If you are an employer, there is a good chance you sponsor a qualified retirement plan, such as a 401(k) plan, and offer your employees coverage under a group health plan. These employee benefit plans maintain a lot of detailed personal information about participants and their families, including, names, dates of birth, Social Security numbers, bank information, compensation, medical claims data, email and physical addresses, and account balances. This personal identifiable information (“PII”) is shared with and accessed by different users and service providers to administer the plans. In this age of ever-increasing cyber security threats, how safe is PII collected, used, and disclosed from a data breach?

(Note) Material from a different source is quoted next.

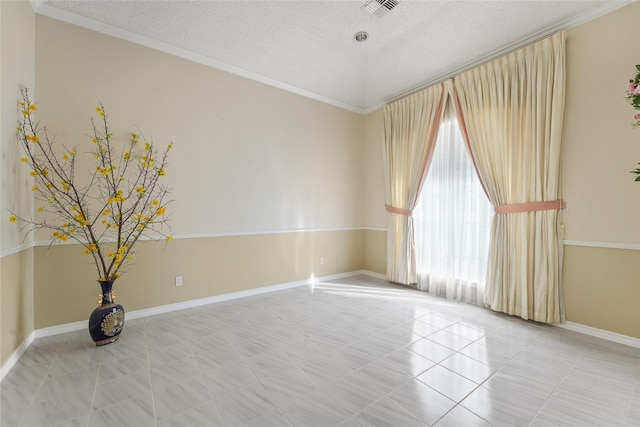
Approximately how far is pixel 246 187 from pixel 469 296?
3.43 meters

These federal laws contain privacy provisions applicable to individually identifiable health information maintained, used, or disclosed by group health plans:
- Health Insurance Portability and Accountability Act;
- Genetic Information Nondiscrimination Act;
- Gramm-Leach-Bliley Act;
- Americans with Disabilities Act;
- Federal Trade Commission Act;
- Federal Substance Abuse Rules;
- Federal Computer Fraud and Abuse Act;
- Federal Constitutional Rights of Privacy for Medical Records; and
- Federal Identity Theft Prevention Program
Although many federal and state laws deal with privacy and security, there is no comprehensive federal legislation, including ERISA, which protects data maintained for use by your retirement plan or third party administrator. You may need to develop your own strategy to protect and monitor the PII of participants in your retirement plan.

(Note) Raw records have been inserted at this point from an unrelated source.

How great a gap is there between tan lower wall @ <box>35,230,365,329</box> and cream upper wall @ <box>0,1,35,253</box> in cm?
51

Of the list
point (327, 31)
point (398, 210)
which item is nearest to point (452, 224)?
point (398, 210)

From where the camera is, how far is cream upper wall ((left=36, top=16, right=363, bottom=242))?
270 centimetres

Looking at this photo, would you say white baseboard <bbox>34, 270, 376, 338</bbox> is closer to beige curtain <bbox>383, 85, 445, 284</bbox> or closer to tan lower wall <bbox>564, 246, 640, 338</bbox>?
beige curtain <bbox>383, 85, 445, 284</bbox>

In 2011 and again in 2016, the ERISA Advisory Council (consisting of 15 members appointed by the Secretary of Labor to advise the Secretary and make recommendations), examined cybersecurity considerations as they relate to pension and welfare benefit plans. In 2011, the Council urged the Department of Labor to provide guidance concerning protecting PII as a fiduciary responsibility, and the extent to which participant and beneficiary PII should be protected while administrating the plans. To date, no guidance or legislation dealing with privacy and security of PII maintained by retirement plans has been proposed.

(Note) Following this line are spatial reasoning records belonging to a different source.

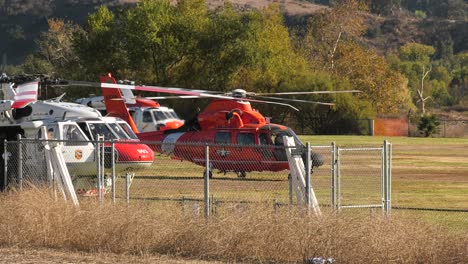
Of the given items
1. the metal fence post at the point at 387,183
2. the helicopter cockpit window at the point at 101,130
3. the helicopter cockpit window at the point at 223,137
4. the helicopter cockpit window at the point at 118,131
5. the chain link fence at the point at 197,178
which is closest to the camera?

The 2016 Council focused on cyber risk management strategies that can be scaled (no one-size-fits-all) based on the sponsor, its resources, plan size and complexity. The Council prepared a cybersecurity educational resource titled “Employee Benefit Plans: Considerations for Managing Cybersecurity Risks,” which can be accessed here for more detail.
The Council focused on these elements to develop a cybersecurity risk management strategy.
- Understand Participant Data
- What data should be protected?
- How is the data classified? (PII vs. protected health information (“PHI”), with different standards of care)
- Where is the data stored? (multiple parties/locations)
- Who has access to the data?
- How is data accessed?
- Is access controlled; are there procedures in place to manage access?
- What data is needed?
- What data must be retained?
- What are the threats?
- Cybersecurity Frameworks – below follows the framework developed by the National Institute of Standards and Technology
- Identify risks (including employees who may be careless or poorly trained)
- Develop program to protect data that could be at risk (create culture of awareness, update software and security)
- State how breaches will be detected
- Develop plan to respond once a breach occurs
- Detail plan of recovery
- Protocols and Policies
- Implementation and monitoring (who designs, documents, implements, and maintains the (dynamic) strategy)
- Testing, updating, enhancing cybersecurity procedures
- Regular reports to fiduciaries
- Regular cyber risk awareness training
- Background checks on new personnel
- Restrict access to an as-needed basis
- Strategy to remove unnecessary data
- Evaluate service provider security programs and access to data
- Striking the Right Balance
- Determine balance of preventive measures relative to the probability of the threat, loss exposure, and cost of protective action
The challenges will continually evolve. Consider hiring a professional to help you protect the PII maintained by the retirement plan if you do not have the expertise in-house. You may also want to consider whether cybersecurity insurance makes sense for your company. Check existing insurance policies to determine what is included or excluded should there be a cyber breach – and how it compares to the risks identified. Do not forget to review the cyber protections in place at your service providers. Everyone who comes in contact with PII or PHI must be conscientious. Be aware of these sensitive issues.